The teenager – Michael Collins – has become a prominent archeologist. In 1963, UT archeologists followed up on his youthful find, and excavated Bonfire. They confirmed that Collins’ bone layer was bison.
Here, some 3,000 years ago, hunters steered a hundred or more buffalo to their deaths. Subsequently, the bones had burned. But archeologist David Dibble and his team found new surprises.
Below the first layer – Bone Bed 3 – they found another. This layer – Bone Bed 2 – was composed of the remains of dozens of now-extinct Ice Age bison.
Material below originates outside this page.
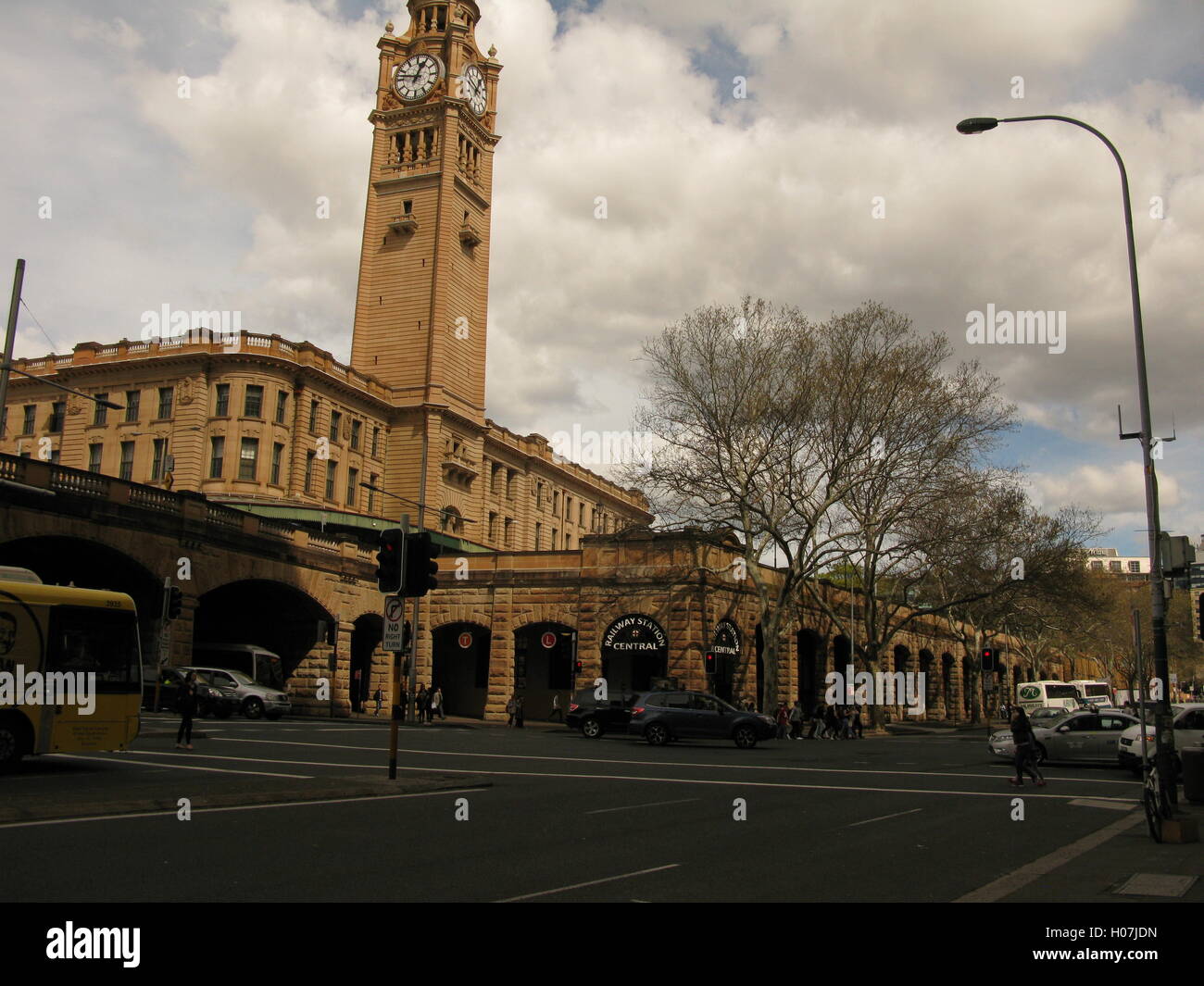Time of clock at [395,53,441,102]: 12:47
Among the bones, they found spearpoints – 12,000 years old.
It’s the only evidence that the continent’s earliest hunters – known as Paleoindians – organized bison jumps.
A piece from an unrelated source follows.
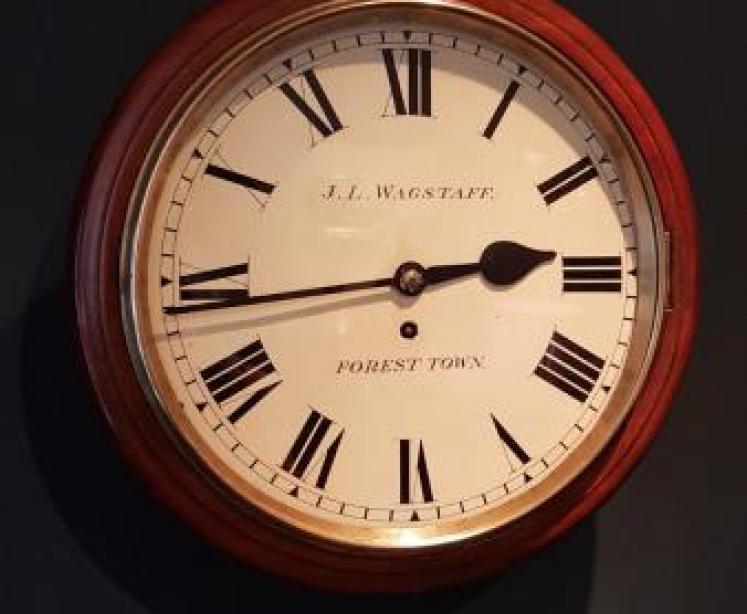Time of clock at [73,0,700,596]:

These ancient hunters are thought to have moved in bands of 15 to 25. It would have taken the coordination of multiple bands to execute a successful jump.
A large group would likely have approached the grazing animals slowly, edging them toward the canyon. As the herd neared the cliff, other hunters would have leapt up – to spook the animals and stampede them into their blind fall.
“And then you can imagine this really intense and chaotic situation,” Kilby said. “You have these panicked beasts – and these are big bison, these are bigger than modern bison – bellowing and panicking and spilling over the cliff top and falling a hundred feet with great impact below. Almost surely this doesn’t immediately kill all of them, so you have animals below that are writhing and injured and angry and dangerous. Then you probably have a group of people below that are dispatching those animals with spears.”
Bone Bed 2 wasn’t the end. Deeper still, Dibble identified Bone Bed 1. This layer – 14,000 years old or older – contains bones of mammoth and Ice Age camel and horse.
Important questions persist about Bonfire Shelter. Some researchers suggest Bone Bed 2 doesn’t represent a bison jump, but rather a place where Ice Age hunters butchered animals they’d killed elsewhere.
Kilby plans to look closely at these bones. By studying bone fractures, he could determine if they were caused by a fall. He also plans new radiocarbon dating – to assess whether the bones represent one or multiple kills.
Then there’s Bone Bed 1. Were the mammoth and other creatures killed by humans, or consumed here by an Ice Age bear or other predator? Kilby will sift through the sediments, to search for tiny fragments of stone tools. If he finds that evidence, it could push back the accepted date for human occupation in North America.
The Lower Pecos is a harsh and haunting landscape. It’s also a window into the ancient human past.